### TEXT PROVIDED

The Supreme Court of Ohio also distinguished that  the tapes were tangible, while the computer information  was intangible.

The courts that have found computer software to  be tangible have based their decisions on the fact that the  computer program was coded on a tangible medium, such  as a computer tape.  See Citizens & Southern Systems,  Inc. vs. South Carolina Tax Comm. (1984), 280   S.C.  138, 311 S.E. 2d 717; Hasbro Industries, Inc. vs. Norberg  (R.I. 1985), 487 A.2d 124; Chittenden Trust Co. v. King  (1983), 143 Vt. 271, 465 A.2d 1100; and Comptroller of  the Treasury v. Equitable Trust Co. (1983), 296 Md. 459,  464 A.2d 248 (finding that only noncustomized   computer software is tangible property)."

######
### SOURCE MATERIAL

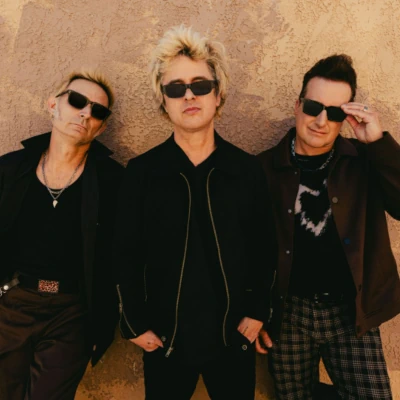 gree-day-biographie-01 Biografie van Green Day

######
### SOURCE MATERIAL

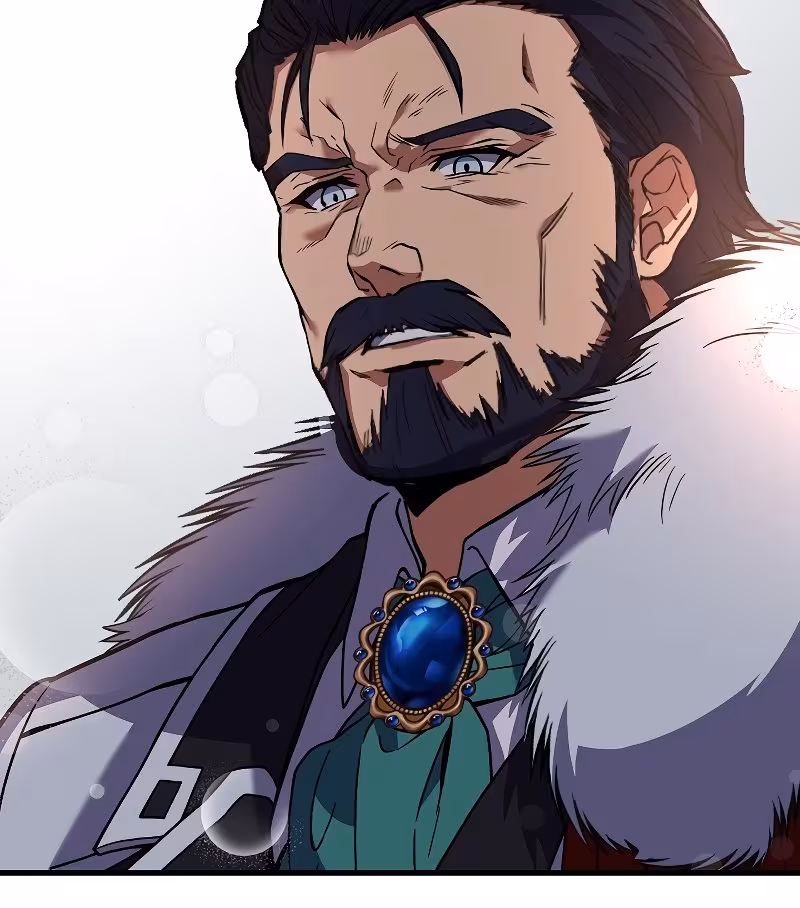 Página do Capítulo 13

######

*TASK REQUIREMENTS:*
1) List every court case cited by name in the passage on whether computer software is tangible property.
2) Carry the passage on whether computer software is tangible property forward from its last sentence.
The lines above have no connection to the passage on whether computer software is tangible property.

*RESPONSES PER TASK:*
1)
Citizens & Southern Systems, Inc. vs. South Carolina Tax Comm.
Hasbro Industries, Inc. vs. Norberg
Chittenden Trust Co. v. King
Comptroller of the Treasury v. Equitable Trust Co.

2)
It is true that in Compuserve, Inc. (supra), the court found that the  computer software developed by the appellants therein was intangible  property, but a perusal of the said judgment shows the other views of the  other courts were noticed therein wherein computer software was held to be  a tangible property on the ground that the computer programme was coded  on a tangible medium such as a computer tape.

Northeast Datacom, Inc. et al. vs. City of Wallingford  [212  Conn.639, 563 A2d 688, was rendered on the premise of the severability  doctrine.  The said judgment, however,  was  rendered keeping in view the  statute levying tax on personal property wherein the phrase "tangible  personal property’ was added by amendment in 1961 by Public Act 61 No.  24.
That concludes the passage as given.